Living Green: The idea that I stole and adapted to do this is very green! We took old primary textbooks and primary reference books slated for recycling and created a plain white paper jacket for them using tabloid size paper. I created 26 labels for the fiction section, A-Z, and ten for the non-fiction section, 000-900. Then we covered the paper jackets and labels with our usual Mylar cover.
I am satisfied with the professional look of the dividers. Since we chose slim volumes they do not take up much real estate. So we have divided… we shall see if there is any conquering…
After raving about Hunger Games on these pages (http://read2me2.edublogs.org/?s=%22hunger+games%22&x=0&y=0) I cannot believe I am saying that “The Candy Shop War” by Brandon Mull is too violent… but it is.

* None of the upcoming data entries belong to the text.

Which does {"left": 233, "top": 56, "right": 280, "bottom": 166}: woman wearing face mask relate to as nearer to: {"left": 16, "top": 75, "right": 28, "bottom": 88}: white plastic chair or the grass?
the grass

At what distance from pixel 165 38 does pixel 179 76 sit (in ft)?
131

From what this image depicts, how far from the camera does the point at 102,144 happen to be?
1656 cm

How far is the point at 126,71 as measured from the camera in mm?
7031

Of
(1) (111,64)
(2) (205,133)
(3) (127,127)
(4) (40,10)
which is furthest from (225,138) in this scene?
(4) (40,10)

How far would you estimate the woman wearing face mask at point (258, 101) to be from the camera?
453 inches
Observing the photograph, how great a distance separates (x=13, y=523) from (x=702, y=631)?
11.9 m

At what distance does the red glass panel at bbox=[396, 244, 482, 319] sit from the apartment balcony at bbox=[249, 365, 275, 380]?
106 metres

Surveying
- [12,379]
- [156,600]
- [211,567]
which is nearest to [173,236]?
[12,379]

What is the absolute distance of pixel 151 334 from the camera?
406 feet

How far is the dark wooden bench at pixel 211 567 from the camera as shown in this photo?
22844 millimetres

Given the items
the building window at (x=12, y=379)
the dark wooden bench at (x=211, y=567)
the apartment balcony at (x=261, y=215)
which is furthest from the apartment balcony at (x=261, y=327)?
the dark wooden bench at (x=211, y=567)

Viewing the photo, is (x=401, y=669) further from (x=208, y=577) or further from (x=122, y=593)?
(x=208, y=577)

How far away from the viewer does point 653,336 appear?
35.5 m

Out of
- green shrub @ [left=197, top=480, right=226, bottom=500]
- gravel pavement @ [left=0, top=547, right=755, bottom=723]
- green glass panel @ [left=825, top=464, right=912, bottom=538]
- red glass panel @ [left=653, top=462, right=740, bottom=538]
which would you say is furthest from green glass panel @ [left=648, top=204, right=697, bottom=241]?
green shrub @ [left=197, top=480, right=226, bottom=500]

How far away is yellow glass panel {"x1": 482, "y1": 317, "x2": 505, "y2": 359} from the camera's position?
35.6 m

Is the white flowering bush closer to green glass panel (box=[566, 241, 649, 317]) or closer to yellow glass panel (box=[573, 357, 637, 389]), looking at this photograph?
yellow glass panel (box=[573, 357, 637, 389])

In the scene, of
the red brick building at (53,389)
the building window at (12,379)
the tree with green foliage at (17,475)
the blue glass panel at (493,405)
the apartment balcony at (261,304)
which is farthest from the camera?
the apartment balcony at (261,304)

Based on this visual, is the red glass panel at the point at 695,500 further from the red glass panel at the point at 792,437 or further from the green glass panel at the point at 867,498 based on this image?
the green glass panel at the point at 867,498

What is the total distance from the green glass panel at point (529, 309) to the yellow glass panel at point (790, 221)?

The plot is juvenile, lacking the subtle social commentary of Collin’s novels. The novel with all its candied plot finally referenced “Hansel and Gretel” but it was a direct reference out of one of the character’s mouths rather than the plot device that it could have been. The characters are flat and just plain brainless a great deal of the time. Occasionally Mull gives them an intelligent thought, but it is obviously contrived and deliberate rather than woven into the character. And while the characters are flat, the villains are even flatter. (One, the Flatman, is literally flat – a horrifying former piece of humanity floating in a solution of water and formaldehyde.) There were so many villains and alter-egos that I was confused by the end.
This narrative’s basic plot is a war between wizards, where children are the pawns – fed magic candy and then sent to steal and destroy. The violence is mindless and not countered with anything redeeming. Laborious and contrived, I had to force myself to finish this novel… and it took me a week and a half to do it. The good news is I had several unplanned naps.
Sickly, not sweet. Do not consume!
PS – My friends often say, sarcastically, “Tell us what you really think”. And I regret that I’ve posted two scathing reviews in a row. But… I tell you what I really think. Here is hoping the next novel in my stack to read is better!
Orphan Annie meets Hugo Cabret.
Hard knock life kid, Hope Scroggins, dreams of finding her sister Honey who was deliberately abandoned by their parents. Hope ends up at the WWMB (World Wide Memory Bank). The WWMB, which stores and sorts all memories, is at war with the CSG (Clean Slate Gang) which advocates forgetting.
Coman’s gently contrived novel is as sweet as the CSG lollipops that clog the WWMB Receptor, but it never quite loses the feeling of trying too hard. The narrative is a thinly veiled social commentary on parenting which will be lost on the intended audience and is not clever enough for young adult or adult readers.
And while Rob Shepperson’s drawings evoke memories of Brian Selznick’s “The Invention of Hugo Cabret” the publisher was just dreaming. ”The Memory Bank” has not woven the illustrations into story as skillfully as did Selznick.
Selznick spoke at the Illinois Reading Conference shortly after winning his Caldelcott for “…Hugo Cabret”, sharing that Hugo began as a full novel. Brian then combed through the narrative for sections which could be visually driven and translated those into the illustrations. ”The Memory Bank” appears to have tried the same approach, but it misses the mark.
I join the CSG for this one - forgettable.